トランプ氏は米軍高官から攻撃による死者が150人に及ぶと聞き、「攻撃10分前に中止を命じた」とツイートした。

攻撃計画を撤回したのは「無人機の撃墜と(死者数が)釣り合わない」のが理由だとしたうえで、「私は(軍事計画を)急いでいない」とした。ただ制裁強化によってイランは「決して核兵器を保有することはできない」とも強調し、今後もイランに強硬姿勢で臨む方針を示した。

さらに米政府は国連安全保障理事会に対して、24日にイラン情勢を巡る非公開の会合を開くように要請した。無人機撃墜を受けて、多国間でイランの包囲網を築く狙いがある。

具体的な攻撃計画が策定されるほど危機が高まる米イラン情勢。政権内でトランプ氏に軍事行動を唱えているのは、ボルトン大統領補佐官(国家安全保障担当)やポンペオ国務長官といった対イラン強硬派だ。
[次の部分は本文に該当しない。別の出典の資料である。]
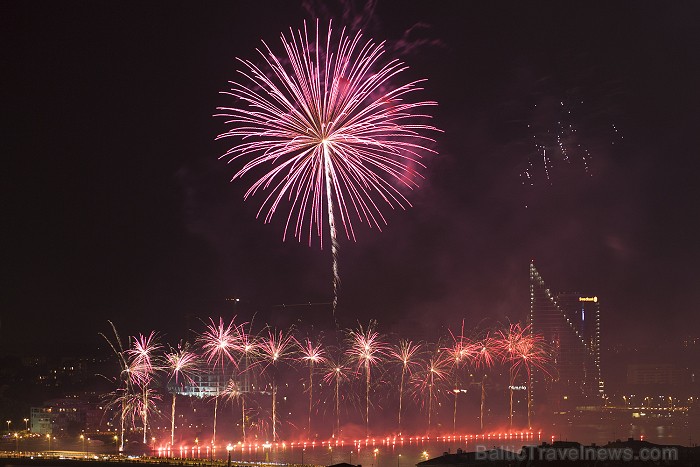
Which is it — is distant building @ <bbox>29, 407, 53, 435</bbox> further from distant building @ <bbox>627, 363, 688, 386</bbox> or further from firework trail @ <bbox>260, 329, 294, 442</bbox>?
distant building @ <bbox>627, 363, 688, 386</bbox>

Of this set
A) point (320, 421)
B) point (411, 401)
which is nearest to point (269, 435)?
point (320, 421)

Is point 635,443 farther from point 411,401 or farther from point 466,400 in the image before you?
point 466,400

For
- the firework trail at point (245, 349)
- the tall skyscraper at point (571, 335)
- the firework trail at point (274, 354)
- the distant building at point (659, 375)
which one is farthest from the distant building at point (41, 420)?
the distant building at point (659, 375)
5月以降、サウジアラビアのタンカー攻撃など米国がイランの関与を疑う事件が相次いだ。20日は米国の無人機が標的となった。イラン外務省のアラグチ次官は同機が領空内に侵入したと主張し、「争う余地のない証拠がある」と語った。米国は領空侵犯はないとしており、両者の見解は真っ向から対立している。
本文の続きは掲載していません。